GEGEBENE ANWEISUNG 1: Erkläre anhand des Textes über HM Cancri, weshalb dieses System als das Doppelsternsystem mit der kürzesten bekannten Umlaufperiode gilt.
GEGEBENE ANWEISUNG 2: Überarbeite im Text über HM Cancri den Abschnitt, der mit „Abb.: In knapp“ beginnt und bis „Louisiana State University)“ reicht, und setze darin „Gasscheibe“ an die Stelle von „Akkretionsscheibe“.

VORLIEGENDER TEXT:
--
09.03.2010

Wilder Ringelreihen der Sterne

Zwei Weiße Zwerge laufen im kleinsten bekannten Doppelsternsystem in nur fünfeinhalb Minuten umeinander.

Zwei Weiße Zwerge laufen im kleinsten bekannten Doppelsternsystem in nur fünfeinhalb Minuten umeinander.

Schneller geht`s kaum: Zwei Sonnen umlaufen einander in nur fünfeinhalb Minuten. Damit ist HM Cancri das Doppelsternsystem mit der kürzesten bekannten Umlaufperiode - und gleichzeitig auch das kleinste. Seine Größe entspricht in etwa einem Viertel der Entfernung zwischen Erde und Mond, also rund 100.000 Kilometern. Herausgefunden hat das ein internationales Forscherteam, dem auch Wissenschaftler aus dem Max-Planck-Institut für extraterrestrische Physik aus Garching angehören.

Abb.: In knapp fünfeinhalb Minuten umlaufen sich zwei Weiße Zwerge im Doppelsternsystems HM Cancri. Dieses Bild wurde mit der BinSim-Software erzeugt und stellt die Geometrie des Systems dar. Die Größen sind korrekt, und es gibt einen Massentransfer sowie eine Akkretionsscheibe um den kleineren Stern (links). (Bild: Rob Haynes, Louisiana State University)
--
DATENTEIL:
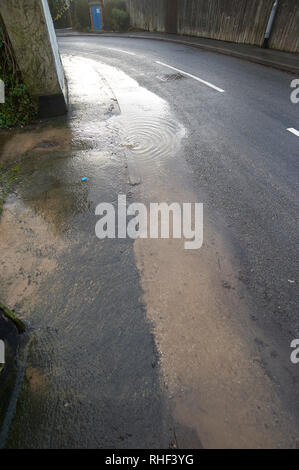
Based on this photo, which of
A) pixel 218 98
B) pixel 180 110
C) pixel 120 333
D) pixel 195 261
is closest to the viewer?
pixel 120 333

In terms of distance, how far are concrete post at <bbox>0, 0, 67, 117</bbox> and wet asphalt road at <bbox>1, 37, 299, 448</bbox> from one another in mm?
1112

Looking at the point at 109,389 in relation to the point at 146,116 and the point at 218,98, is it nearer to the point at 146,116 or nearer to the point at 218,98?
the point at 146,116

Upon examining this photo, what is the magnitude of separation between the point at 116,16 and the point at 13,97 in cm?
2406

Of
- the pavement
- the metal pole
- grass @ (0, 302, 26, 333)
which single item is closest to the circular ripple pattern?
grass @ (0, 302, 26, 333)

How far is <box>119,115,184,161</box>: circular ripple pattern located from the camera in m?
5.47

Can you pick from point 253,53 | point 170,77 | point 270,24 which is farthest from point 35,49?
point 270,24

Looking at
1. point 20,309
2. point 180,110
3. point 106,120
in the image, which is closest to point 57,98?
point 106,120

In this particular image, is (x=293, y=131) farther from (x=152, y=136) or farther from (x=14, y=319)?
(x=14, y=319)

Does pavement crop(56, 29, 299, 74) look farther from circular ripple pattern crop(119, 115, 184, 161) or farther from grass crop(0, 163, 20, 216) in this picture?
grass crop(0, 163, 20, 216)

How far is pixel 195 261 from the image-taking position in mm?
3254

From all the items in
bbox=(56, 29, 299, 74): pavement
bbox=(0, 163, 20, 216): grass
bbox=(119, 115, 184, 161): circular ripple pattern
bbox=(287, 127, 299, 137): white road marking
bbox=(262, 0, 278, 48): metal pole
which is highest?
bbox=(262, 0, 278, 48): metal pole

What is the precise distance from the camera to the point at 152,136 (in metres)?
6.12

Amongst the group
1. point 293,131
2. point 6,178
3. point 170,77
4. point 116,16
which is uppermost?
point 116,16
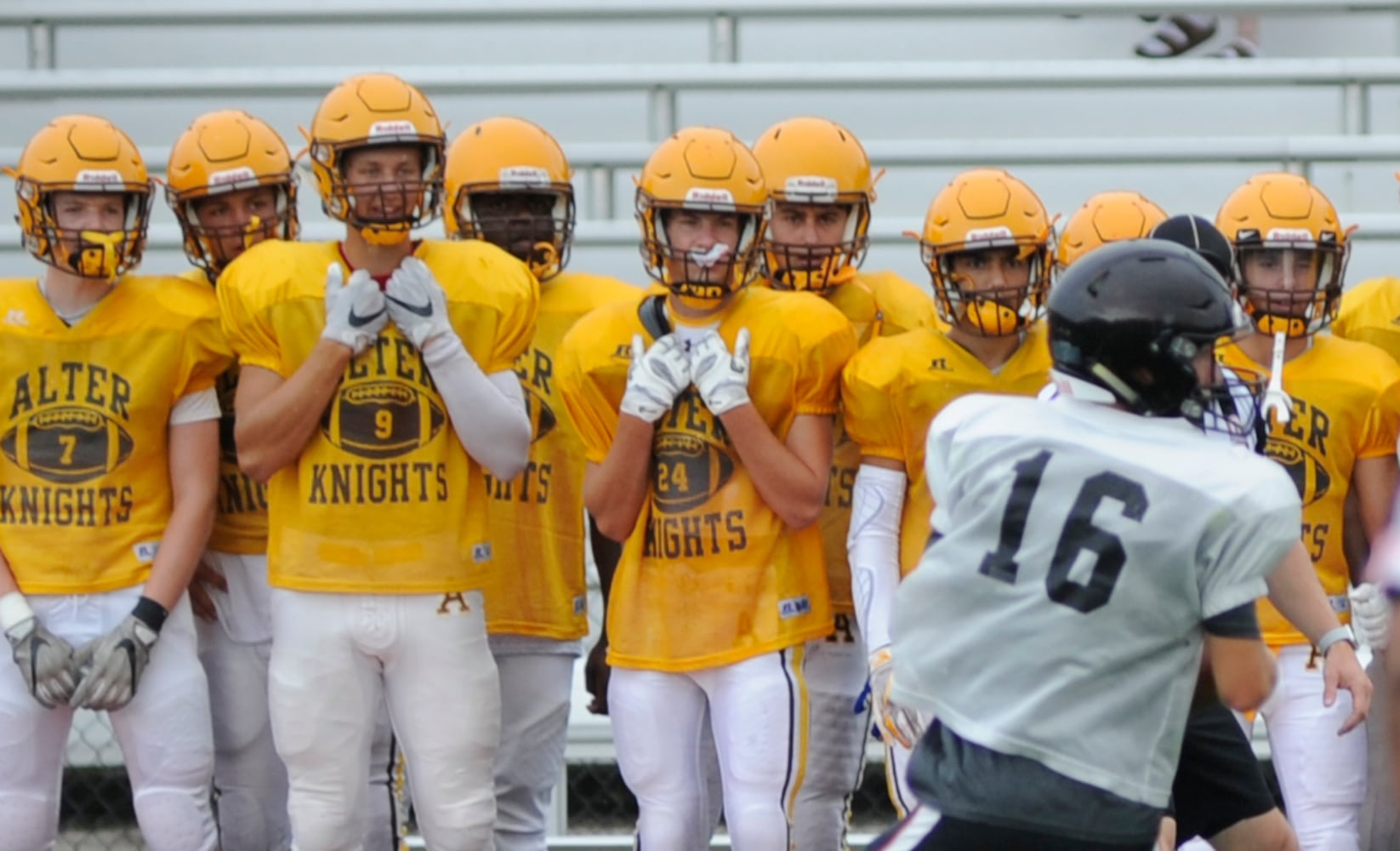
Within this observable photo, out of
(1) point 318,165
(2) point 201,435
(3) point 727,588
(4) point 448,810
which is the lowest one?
--
AUSGABE 1: Die beiden Sonnen von HM Cancri umlaufen einander in nur fünfeinhalb Minuten.

AUSGABE 2:
Abb.: In knapp fünfeinhalb Minuten umlaufen sich zwei Weiße Zwerge im Doppelsternsystems HM Cancri. Dieses Bild wurde mit der BinSim-Software erzeugt und stellt die Geometrie des Systems dar. Die Größen sind korrekt, und es gibt einen Massentransfer sowie eine Gasscheibe um den kleineren Stern (links). (Bild: Rob Haynes, Louisiana State University)